Few biographical details are known about the Southern Cheyenne chief Black Kettle, but his repeated efforts to secure a peace with honor for his people, despite broken promises and attacks on his own life, speak of him as a great leader with an almost unique vision of the possiblity for coexistence between white society and the culture of the plains.

Black Kettle lived on the vast territory in western Kansas and eastern Colorado that had been guaranteed to the Cheyenne under the Fort Laramie Treaty of 1851. Within less than a decade, however, the 1859 Pikes Peak gold rush sparked an enormous population boom in Colorado, and this led to extensive white encroachments on Cheyenne land.
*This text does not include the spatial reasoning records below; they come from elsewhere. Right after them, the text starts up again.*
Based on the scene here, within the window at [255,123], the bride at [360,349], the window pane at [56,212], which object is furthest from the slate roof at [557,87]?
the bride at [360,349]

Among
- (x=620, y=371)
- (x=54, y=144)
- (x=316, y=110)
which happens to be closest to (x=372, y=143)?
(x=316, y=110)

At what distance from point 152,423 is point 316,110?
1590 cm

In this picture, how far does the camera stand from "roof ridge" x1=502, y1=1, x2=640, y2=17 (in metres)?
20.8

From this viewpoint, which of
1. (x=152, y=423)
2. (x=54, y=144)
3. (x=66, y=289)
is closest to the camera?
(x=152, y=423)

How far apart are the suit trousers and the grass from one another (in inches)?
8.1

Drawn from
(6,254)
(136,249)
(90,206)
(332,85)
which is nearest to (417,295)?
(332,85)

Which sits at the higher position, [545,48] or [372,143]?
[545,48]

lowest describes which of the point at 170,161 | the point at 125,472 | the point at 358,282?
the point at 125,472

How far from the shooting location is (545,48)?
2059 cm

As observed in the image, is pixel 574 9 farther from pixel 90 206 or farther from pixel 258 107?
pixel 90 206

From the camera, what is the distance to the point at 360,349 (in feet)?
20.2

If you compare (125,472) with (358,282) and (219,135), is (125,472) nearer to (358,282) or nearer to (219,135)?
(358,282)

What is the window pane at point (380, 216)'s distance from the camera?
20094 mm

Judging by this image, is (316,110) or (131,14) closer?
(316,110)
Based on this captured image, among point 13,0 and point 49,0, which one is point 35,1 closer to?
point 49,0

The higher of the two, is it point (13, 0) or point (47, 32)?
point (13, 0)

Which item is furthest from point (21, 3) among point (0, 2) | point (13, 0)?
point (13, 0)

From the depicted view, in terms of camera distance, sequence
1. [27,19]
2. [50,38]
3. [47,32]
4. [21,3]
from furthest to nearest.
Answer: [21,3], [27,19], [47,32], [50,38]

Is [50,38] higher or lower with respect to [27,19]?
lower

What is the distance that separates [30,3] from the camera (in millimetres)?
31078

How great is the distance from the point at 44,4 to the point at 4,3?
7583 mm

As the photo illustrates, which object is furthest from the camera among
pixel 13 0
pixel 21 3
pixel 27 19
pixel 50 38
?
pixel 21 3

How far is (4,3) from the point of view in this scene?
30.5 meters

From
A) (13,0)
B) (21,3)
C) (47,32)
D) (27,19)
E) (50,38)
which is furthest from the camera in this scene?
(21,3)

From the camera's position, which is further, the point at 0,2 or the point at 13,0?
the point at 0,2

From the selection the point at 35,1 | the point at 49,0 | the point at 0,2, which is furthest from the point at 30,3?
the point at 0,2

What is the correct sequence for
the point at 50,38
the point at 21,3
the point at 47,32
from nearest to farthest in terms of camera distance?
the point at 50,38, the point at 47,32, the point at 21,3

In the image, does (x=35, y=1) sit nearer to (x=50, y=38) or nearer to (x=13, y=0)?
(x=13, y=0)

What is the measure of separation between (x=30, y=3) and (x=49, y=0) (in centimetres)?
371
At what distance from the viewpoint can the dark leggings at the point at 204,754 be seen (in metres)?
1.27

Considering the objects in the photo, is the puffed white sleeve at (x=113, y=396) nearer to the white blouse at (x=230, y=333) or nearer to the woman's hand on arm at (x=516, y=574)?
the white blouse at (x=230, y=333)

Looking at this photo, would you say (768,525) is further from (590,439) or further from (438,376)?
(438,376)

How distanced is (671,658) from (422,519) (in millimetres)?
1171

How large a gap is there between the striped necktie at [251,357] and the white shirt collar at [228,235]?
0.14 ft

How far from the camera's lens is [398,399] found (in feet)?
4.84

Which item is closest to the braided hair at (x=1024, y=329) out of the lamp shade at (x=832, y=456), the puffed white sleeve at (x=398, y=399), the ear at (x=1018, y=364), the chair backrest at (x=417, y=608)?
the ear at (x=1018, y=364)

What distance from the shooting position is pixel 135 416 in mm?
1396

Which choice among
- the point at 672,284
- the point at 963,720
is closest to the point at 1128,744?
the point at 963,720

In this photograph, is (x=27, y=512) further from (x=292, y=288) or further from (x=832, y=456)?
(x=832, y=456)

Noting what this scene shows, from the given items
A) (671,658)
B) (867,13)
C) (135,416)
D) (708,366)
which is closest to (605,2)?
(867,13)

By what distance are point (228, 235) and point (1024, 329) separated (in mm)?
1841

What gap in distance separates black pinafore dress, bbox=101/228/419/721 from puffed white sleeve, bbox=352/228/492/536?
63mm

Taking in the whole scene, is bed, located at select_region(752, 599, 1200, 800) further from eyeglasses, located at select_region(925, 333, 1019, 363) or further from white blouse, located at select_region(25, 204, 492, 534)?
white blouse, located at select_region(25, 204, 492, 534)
Even the U.S. Indian Commissioner admitted that "We have substantially taken possession of the country and deprived the Indians of their accustomed means of support."

Rather than evict white settlers, the government sought to resolve the situation by demanding that the Southern Cheyenne sign a new treaty ceding all their lands save the small Sand Creek reservation in southeastern Colorado. Black Kettle, fearing that overwhelming U.S. military power might result in an even less favorable settlement, agreed to the treaty in 1861 and did what he could to see that the Cheyenne obeyed its provisions.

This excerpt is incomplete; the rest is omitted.